Daniel Ricciardo is also in favour of more racing in the US, though jokingly suggested a race in Las Vegas might result in a few drivers going AWOL.

“I say the more the merrier but we’ve obviously got a pretty busy calendar as it is,” he began.

“Obviously I welcome very much Miami next year.

“Vegas, I mean that could be that could be really cool as well,” he added.

“We’re not convinced every driver would show up, so that’s a good one for reserved drivers!

“Be alert for Vegas, you might get your chance!”

Ricciardo has made no secret of his fondness for racing in the United States, adopting a Texan accent during press interviews and embracing the culture throughout the US Grand Prix weekend.

“I don’t know, for whatever reason I love it,” he said.

“I love the atmosphere and it’s just a good laugh. I always have a good time here.

“It’s not only Austin. I have done Miami a couple times and that’s been fun as well, and there’s many states and cities that I haven’t yet visited in the US, so I’m sure there’s more to discover.”

Hamilton’s Mercedes team-mate, Valtteri Bottas, is also in favour of more racing in the US, though suggested he’d have to get over some personal baggage to race in Vegas.

“I once had a big weekend in Vegas, and after that I thought ‘never again’,” he said.

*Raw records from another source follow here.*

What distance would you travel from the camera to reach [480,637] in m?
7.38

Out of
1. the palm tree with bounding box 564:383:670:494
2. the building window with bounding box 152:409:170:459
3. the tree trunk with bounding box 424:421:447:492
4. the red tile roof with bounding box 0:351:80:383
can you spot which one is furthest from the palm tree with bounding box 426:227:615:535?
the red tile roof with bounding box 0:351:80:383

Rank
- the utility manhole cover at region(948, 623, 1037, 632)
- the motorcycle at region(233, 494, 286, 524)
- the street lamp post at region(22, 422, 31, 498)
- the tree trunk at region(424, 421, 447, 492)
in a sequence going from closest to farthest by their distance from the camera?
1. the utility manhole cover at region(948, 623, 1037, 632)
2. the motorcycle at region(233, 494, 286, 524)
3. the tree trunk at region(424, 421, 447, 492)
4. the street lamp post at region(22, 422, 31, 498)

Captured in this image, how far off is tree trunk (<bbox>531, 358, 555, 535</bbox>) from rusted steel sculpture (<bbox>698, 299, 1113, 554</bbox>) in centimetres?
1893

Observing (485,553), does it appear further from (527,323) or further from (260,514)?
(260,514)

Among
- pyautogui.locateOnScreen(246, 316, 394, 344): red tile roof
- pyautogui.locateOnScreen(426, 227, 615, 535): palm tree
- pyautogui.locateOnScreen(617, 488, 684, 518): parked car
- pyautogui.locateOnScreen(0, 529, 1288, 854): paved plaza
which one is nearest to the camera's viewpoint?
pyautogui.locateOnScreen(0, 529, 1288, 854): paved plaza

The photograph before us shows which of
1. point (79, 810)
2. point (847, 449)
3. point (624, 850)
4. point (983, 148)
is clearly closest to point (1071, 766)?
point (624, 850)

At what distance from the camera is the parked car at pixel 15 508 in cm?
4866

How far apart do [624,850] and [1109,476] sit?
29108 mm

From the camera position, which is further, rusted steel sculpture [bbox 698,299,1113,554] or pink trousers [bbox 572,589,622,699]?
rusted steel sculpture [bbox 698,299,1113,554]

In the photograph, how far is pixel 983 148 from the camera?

“But I might have to eat my words, and I would be happy now to go back, it’s already many years ago.

“Honestly, from my side, having more races in the US would be a good thing,” he added.

“I can see the quite a big difference in the recent years on how popular Formula 1 has become in the US and much more people recognise the sport.

“It’s definitely growing and so yes, I will happily go to Miami and even Vegas, if that’s the case.”

Even Ferrari’s Charles Leclerc was onboard with an expanded US presence, though also shared Hamilton’s broader view on F1’s expansion.

“I would love to have a third race in the in the US,” he said.

“I think Formula 1 is getting bigger and bigger in the last years, thanks to the Netflix season here, and I can definitely feel it and say it and I love also this, this country.

“I will be very happy to have a third race here.

“I agree with Lewis on Africa,” he added.

“In general will be great to have a race there.”

Formula 1 is set to take in 23 races across 36 weeks in 2022, the busiest season in the sport’s more than seven-decade history.